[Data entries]
——

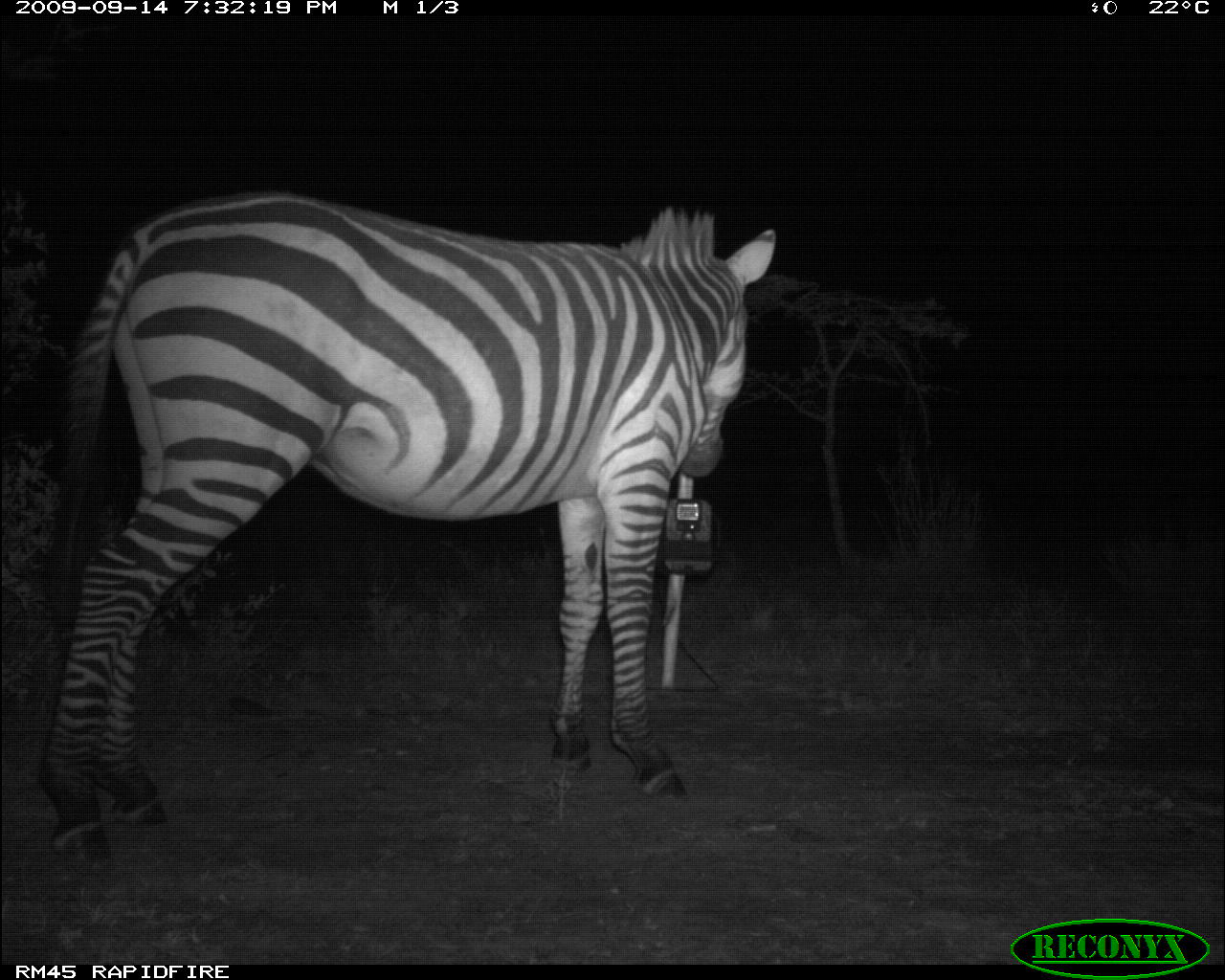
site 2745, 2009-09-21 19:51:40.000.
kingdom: Animalia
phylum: Chordata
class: Mammalia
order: Perissodactyla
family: Equidae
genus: Equus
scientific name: Equus quagga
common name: plains zebra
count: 1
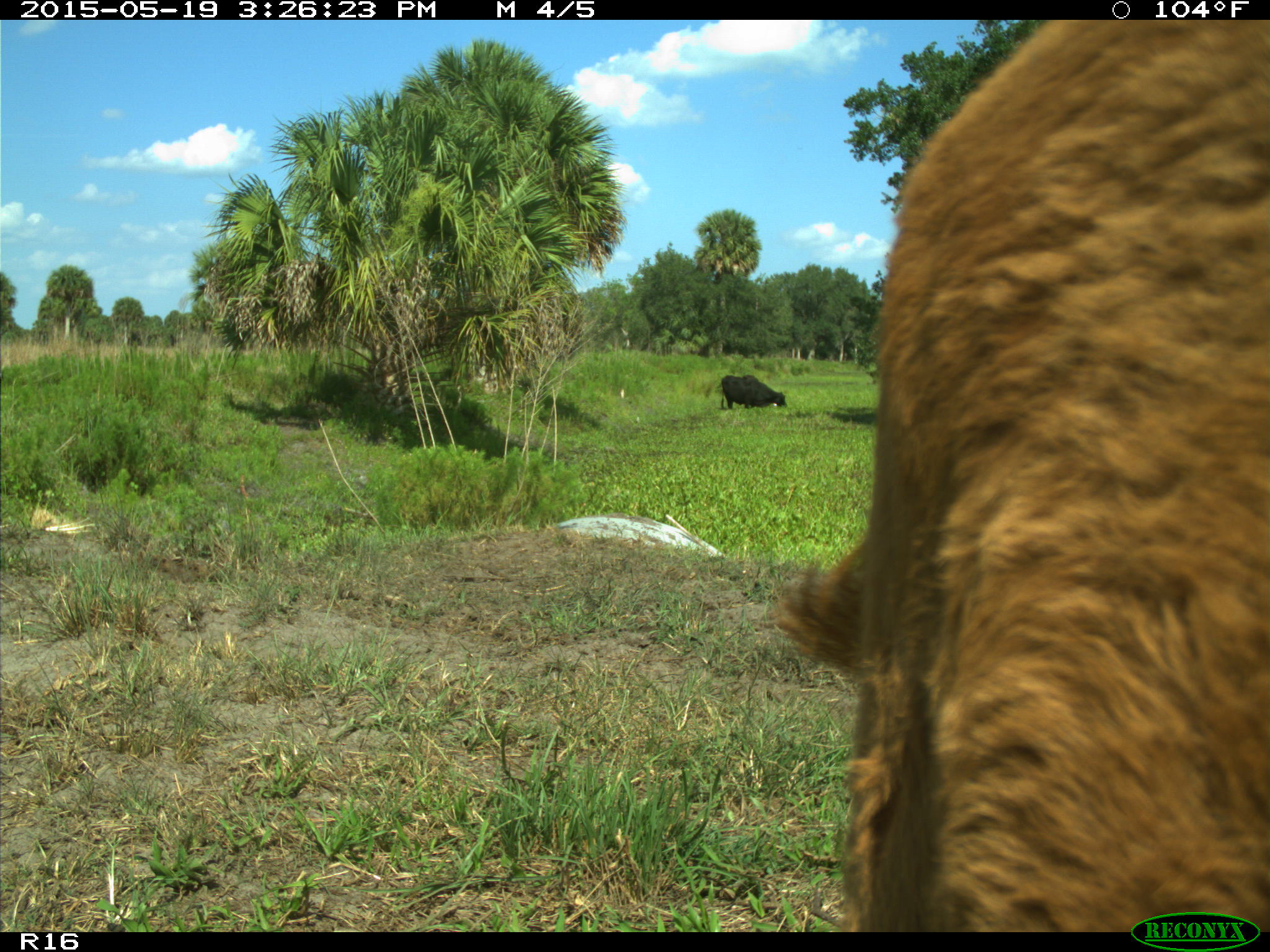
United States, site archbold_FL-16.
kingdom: Animalia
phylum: Chordata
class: Mammalia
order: Artiodactyla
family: Bovidae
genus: Bos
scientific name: Bos taurus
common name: domestic cow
Bos taurus (domestic cow).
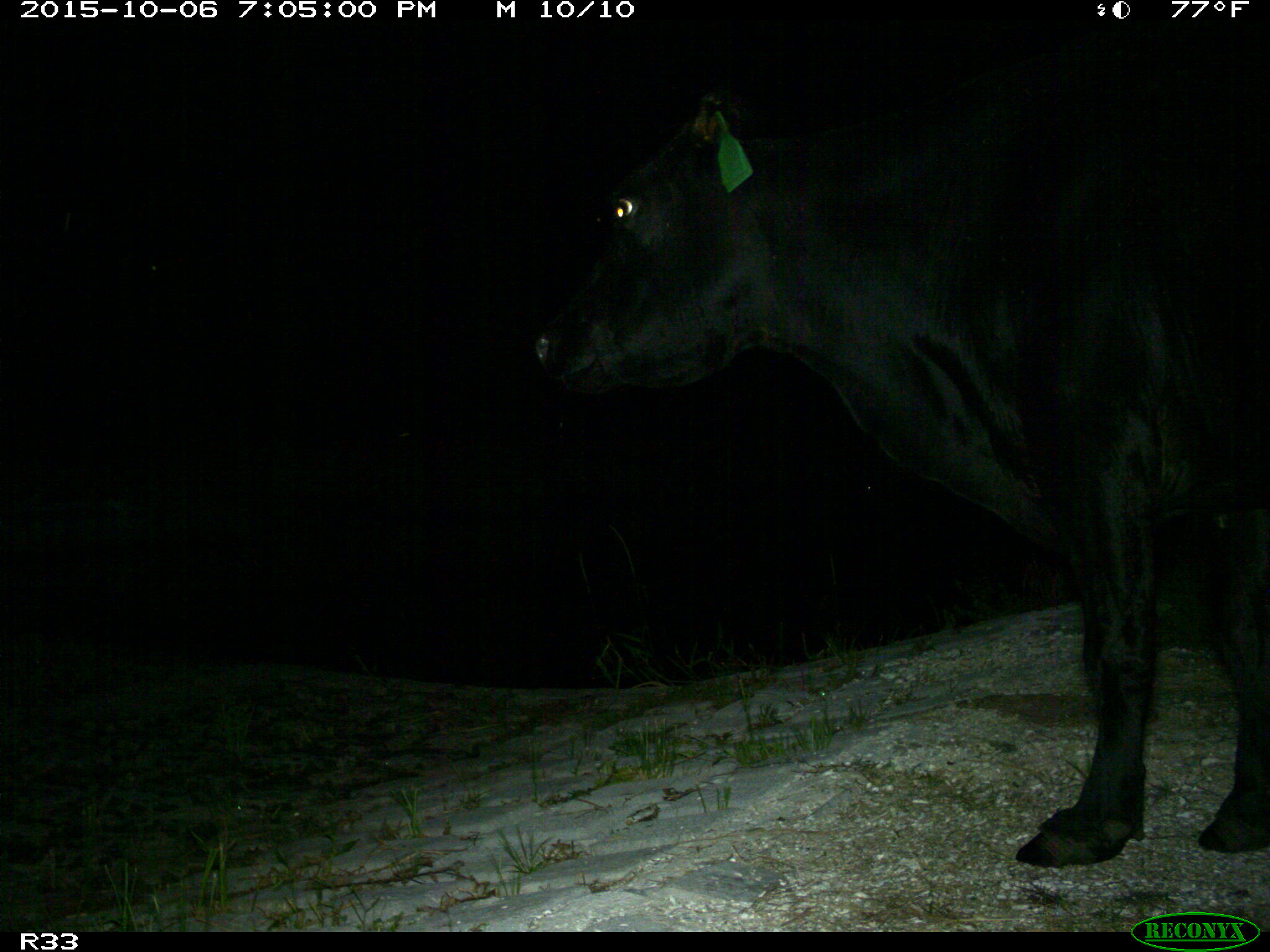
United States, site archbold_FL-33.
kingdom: Animalia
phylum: Chordata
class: Mammalia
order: Artiodactyla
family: Bovidae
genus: Bos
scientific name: Bos taurus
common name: domestic cow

——

Task item
From the first line to the last, output the data exactly, without the pictures.

Your response
site 2745, 2009-09-21 19:51:40.000.
kingdom: Animalia
phylum: Chordata
class: Mammalia
order: Perissodactyla
family: Equidae
genus: Equus
scientific name: Equus quagga
common name: plains zebra
count: 1
United States, site archbold_FL-16.
kingdom: Animalia
phylum: Chordata
class: Mammalia
order: Artiodactyla
family: Bovidae
genus: Bos
scientific name: Bos taurus
common name: domestic cow
Bos taurus (domestic cow).
United States, site archbold_FL-33.
kingdom: Animalia
phylum: Chordata
class: Mammalia
order: Artiodactyla
family: Bovidae
genus: Bos
scientific name: Bos taurus
common name: domestic cow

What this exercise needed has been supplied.